Teks untuk Dianalisis
══════════

PKS dan Perang Global Atas Islam Politik


Oleh: Nasarudin Sili Luli*

Kalau kita membaca situasi saat ini yakni sedang berlangsungnya perang global kepada fenomena Islam Politik. Walaupun kita menyaksikan hingar bingar pertarungan Partai Keadilan Sejahtera (PKS) sudah melewati pemilu dan berhasil bertahan namun harus disadari bahwa perang atas islam politik tidak akan selesai melainkan akan terus berlanjut, bahkan mungkin akan lebih keras lagi di masa-masa yang akan datang.

Sampai saat ini perang terhadap fenomena islam politik telah menggantikan isu perang global terhadap terorisme. Jika di awal tahun 2001 ada isu perang global terhadap terorisme, maka di satu dekade berikutnya yakni setelah Arab Springberlangsung, perang atas fenomena islam politik ini mulai dicanangkan.

Dari perspektif sejarah kita ingat bahwa pada tahun 90-an ketika Uni Soviet runtuh. Barat menafsirkan keruntuhan Uni Soviet sebagai kemenangan kapitalisme, liberalisme, dan demokrasi, sehingga banyak buku-buku yang menafsirkan fenomena tersebut sebagai akhir dari pertempuran idiologi. Sala satunya adalah teori Fukuyama tentang tafsir "The End of History". Terlebih lagi terjadi demokratisasi global yang berlangsung di seluruh wilayah bekas Uni Soviet di Eropa Timur, kemudian ke Asia Tengah. Ada sekitar tujuh republik Islam yang keluar dari Uni Soviet pada waktu itu dan sekarang sudah independen. Demikian pula hampir seluruh negara Eropa Timur juga lepas dari Uni Soviet. Kemudian Asia Selatan dan juga Asia Timur secarah umum, serta lebih khusus lagi di Asia Tenggara.

══════════

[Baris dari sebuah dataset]

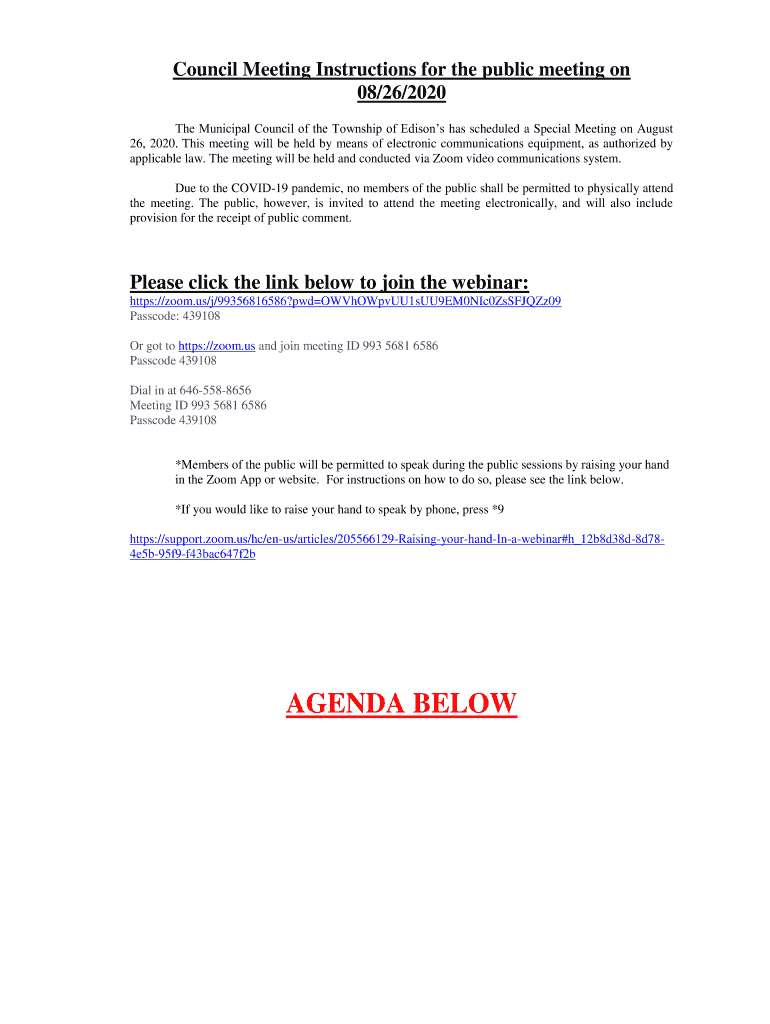 Council Meeting Instructions for the public meeting on 08/26/2020

The Municipal Council of the Township of Edison's has scheduled a Special Meeting on August 26, 2020. This meeting will be held by means of electronic communications equipment, as authorized by applicable law. The meeting will be held and conducted via Zoom video communications system.

Due to the COVID-19 pandemic, no members of the public shall be permitted to physically attend the meeting. The public, however, is invited to attend the meeting electronically, and will also include provision for the receipt of public comment.

Please click the link below to join the webinar:
https://zoom.us/j/99356816586?pwd=OWVhOWpvUU1sUU9EM0NIc0ZsSFJQZz09
Passcode: 439108

Or got to https://zoom.us and join meeting ID 993 5681 6586
Passcode 439108

Dial in at 646-558-8656
Meeting ID 993 5681 6586
Passcode 439108

*Members of the public will be permitted to speak during the public sessions by raising your hand in the Zoom App or website. For instructions on how to do so, please see the link below.

*If you would like to raise your hand to speak by phone, press *9

https://support.zoom.us/hc/en-us/articles/205566129-Raising-your-hand-In-a-webinar#h_12b8d38d-8d78-4e5b-95f9-f43bac647f2b

AGENDA BELOW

══════════

Bagian Latihan
1. Tuliskan kembali secara persis bagian tulisan tentang PKS dan Islam politik, mulai dari "Sampai saat ini" sampai dengan "ini mulai dicanangkan.".
2. Sambung tulisan tentang PKS dan Islam politik, dimulai setelah kalimat terakhir yang tercantum.

Daftar Jawaban
1.
Sampai saat ini perang terhadap fenomena islam politik telah menggantikan isu perang global terhadap terorisme. Jika di awal tahun 2001 ada isu perang global terhadap terorisme, maka di satu dekade berikutnya yakni setelah Arab Springberlangsung, perang atas fenomena islam politik ini mulai dicanangkan.

2.
Memahami PKS dan Dunia Luar 

Indonesia mengalami Reformasi di tahun 1998 yang di awali dengan krisis ekonomi tahun 1997. Pada waktu Indonesia mengalami krisis tersebut, Timur Tengah sama sekali tidak tersentuh. Pada tahun 1998 ketika Partai Keadilan (PK) didirikan, Partai Fazilet di Tuki baru saja dibubarkan dan baru pada tahun 2001 AK Parti yang kemudian menang pada tahun 2002 serta berkuasa sampai hari ini.

Bersama dengan fenomena demokratisasi global tersebut, gerakan-gerakan islam juga masuk kedalam sistem politik di seluruh dunia islam. Artinya, Barat juga menyadari bahwa ketika gelombang demokratisasi menyapu seluru kawasan di dunia, termasuk kawasan dunia islam, maka akan ada implikasi yaitu terakomodasinya kekuatan islam kedalam sistem politik nasional.

Banyak analisis yang berkembang di barat pada tahun-tahun tersebut, yang mengatakan bahwah barat tidak perlu khwatir dengan masuknya gerakan islam kedalam sistem demokrasi ini, bahkan Olivier Roy mengatakan, "Beri kesemptan terhadap gerakan islam untuk memimpin, karena mereka tidak punya kapasitas untuk memimpin, sehingga nanti mereka akan gagal dengan sendirinya dan setelah itu jatuh".

Hal demikian juga banyak direkomendasikan oleh pengamat-pengamat gerakan islam seperti ada pembiaran terhadap kondisi di Timur Tengah pada tahun-tahun tersebut. Namun nampaknya AK Parti di Turki dan perubahan besar yang diciptakan telah memprovokasi dunia islam, khususnya Timur Tengah dengan alat provokasi utamanya berupa Al Jazeeraa yang punya pengaruh yang luar biasa sepanjang tahun-tahun tersebut.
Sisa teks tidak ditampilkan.